This network demonstrates how to use LIME with recurrent neural networks.

This focuses on keras-style "stateless" recurrent neural networks. These networks expect input with a shape (n_samples, n_timesteps, n_features) as opposed to the more normal (n_samples, n_features) input that most other machine learning algorithms expect.

To explain the neural network models, we use a variant on the TabularExplainer that takes care of reshaping data appropriately.

python

# Imports
import matplotlib.pyplot as plt
import numpy as np
import pandas as pd

from keras.models import Sequential
from keras.layers import LSTM, Dropout, Dense
from keras.optimizers import Adam
from keras.utils import to_categorical

from sklearn.preprocessing import MinMaxScaler
from sklearn.metrics import classification_report

from lime import lime_tabular

%matplotlib inline

Data

We will use the $CO_2$ dataset, which measures the concentration of $CO_2$ above Mauna Loa every week since about 1960. The classification task will be deciding if the concentration is rising - this is a problem that needs recurrency to solve (since the answer comes from the derivative), and is less trivial than it sounds because there is noise in the data.

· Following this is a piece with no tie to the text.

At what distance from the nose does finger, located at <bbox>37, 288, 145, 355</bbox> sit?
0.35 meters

The data is included in the data subdirectory here, where I've added a column for the detrended data that ends up being useful for the network, as we shall see shortly.

python

df = pd.read_csv('data/co2_data.csv', index_col=0, parse_dates=True)

python

fig, (left, right) = plt.subplots(nrows=1, ncols=2, figsize=(13, 5))
df[['co2']].plot(ax=left)
df[['co2_detrended']].plot(ax=right)

Reshaping the dataset to be appropriate for the model

python

def reshape_data(seq, n_timesteps):
    N = len(seq) - n_timesteps - 1
    nf = seq.shape[1]
    if N <= 0:
        raise ValueError('I need more data!')
    new_seq = np.zeros((N, n_timesteps, nf))
    for i in range(N):
        new_seq[i, :, :] = seq[i:i+n_timesteps]
    return new_seq

python

N_TIMESTEPS = 12  # Use 1 year of lookback
data_columns = ['co2', 'co2_detrended']
target_columns = ['rising']

scaler = MinMaxScaler(feature_range=(-1, 1))
X_original = scaler.fit_transform(df[data_columns].values)
X = reshape_data(X_original, n_timesteps=N_TIMESTEPS)
y = to_categorical((df[target_columns].values[N_TIMESTEPS:-1]).astype(int))

# Train on the first 2000, and test on the last 276 samples
X_train = X[:2000]
y_train = y[:2000]
X_test = X[2000:]
y_test = y[2000:]
print(X.shape, y.shape)

Define the model

python

model = Sequential()
model.add(LSTM(32, input_shape=(N_TIMESTEPS, len(data_columns))))
model.add(Dropout(0.2))
model.add(Dense(2, activation='softmax'))

optimizer = Adam(lr=1e-4)
model.compile(loss='binary_crossentropy', optimizer=optimizer)

python

model.fit(X_train, y_train, batch_size=100, epochs=500,
          validation_data=(X_test, y_test),
          verbose=2)

python

y_pred = np.argmax(model.predict(X_test), axis=1)
y_true = np.argmax(y_test, axis=1)
print(classification_report(y_true, y_pred))

python

plt.plot(y_true, lw=3, alpha=0.3, label='Truth')
plt.plot(y_pred, '--', label='Predictions')
plt.legend(loc='best')

Explain the model with LIME:

python

explainer = lime_tabular.RecurrentTabularExplainer(X_train, training_labels=y_train, feature_names=data_columns,
                                                   discretize_continuous=True,
                                                   class_names=['Falling', 'Rising'],
                                                   discretizer='decile')

python

exp = explainer.explain_instance(X_test[50], model.predict, num_features=10, labels=(1,))
exp.show_in_notebook()

We can see that the most important features are the de-trended $CO_2$ concentration several timesteps in the past. In particular, we see that if that feature is low in the recent past, then the concentration is now probably rising.